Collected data
▽
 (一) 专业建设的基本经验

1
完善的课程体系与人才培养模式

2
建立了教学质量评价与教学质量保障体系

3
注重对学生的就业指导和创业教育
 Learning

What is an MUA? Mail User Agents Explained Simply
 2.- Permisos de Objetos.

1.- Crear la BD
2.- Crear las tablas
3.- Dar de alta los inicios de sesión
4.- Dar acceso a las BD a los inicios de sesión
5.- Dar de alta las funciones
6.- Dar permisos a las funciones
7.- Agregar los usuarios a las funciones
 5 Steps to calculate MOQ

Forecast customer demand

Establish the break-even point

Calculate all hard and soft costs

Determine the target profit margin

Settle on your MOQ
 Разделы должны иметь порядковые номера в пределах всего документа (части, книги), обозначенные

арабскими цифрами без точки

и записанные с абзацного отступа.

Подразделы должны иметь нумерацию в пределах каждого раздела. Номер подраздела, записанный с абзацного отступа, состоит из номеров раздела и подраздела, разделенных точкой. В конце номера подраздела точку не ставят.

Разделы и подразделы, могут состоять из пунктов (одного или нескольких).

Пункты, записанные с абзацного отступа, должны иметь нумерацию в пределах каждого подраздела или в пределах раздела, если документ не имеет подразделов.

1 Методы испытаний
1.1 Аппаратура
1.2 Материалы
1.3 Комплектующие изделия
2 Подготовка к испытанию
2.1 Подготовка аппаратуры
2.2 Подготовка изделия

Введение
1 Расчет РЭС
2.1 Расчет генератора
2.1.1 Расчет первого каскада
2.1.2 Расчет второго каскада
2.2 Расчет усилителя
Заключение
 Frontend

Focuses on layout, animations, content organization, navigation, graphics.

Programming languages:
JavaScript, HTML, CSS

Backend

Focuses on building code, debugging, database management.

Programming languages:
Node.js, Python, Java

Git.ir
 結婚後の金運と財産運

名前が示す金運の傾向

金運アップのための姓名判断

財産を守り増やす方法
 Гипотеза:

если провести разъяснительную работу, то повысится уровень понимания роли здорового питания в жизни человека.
△
> [Exercise] Only the lines from the one that contains "Focuses on building" to the end of the data should be output, exactly as they appear.

> [Your response]
Focuses on building code, debugging, database management.

Programming languages:
Node.js, Python, Java

Git.ir
 結婚後の金運と財産運

名前が示す金運の傾向

金運アップのための姓名判断

財産を守り増やす方法
 Гипотеза:

если провести разъяснительную работу, то повысится уровень понимания роли здорового питания в жизни человека.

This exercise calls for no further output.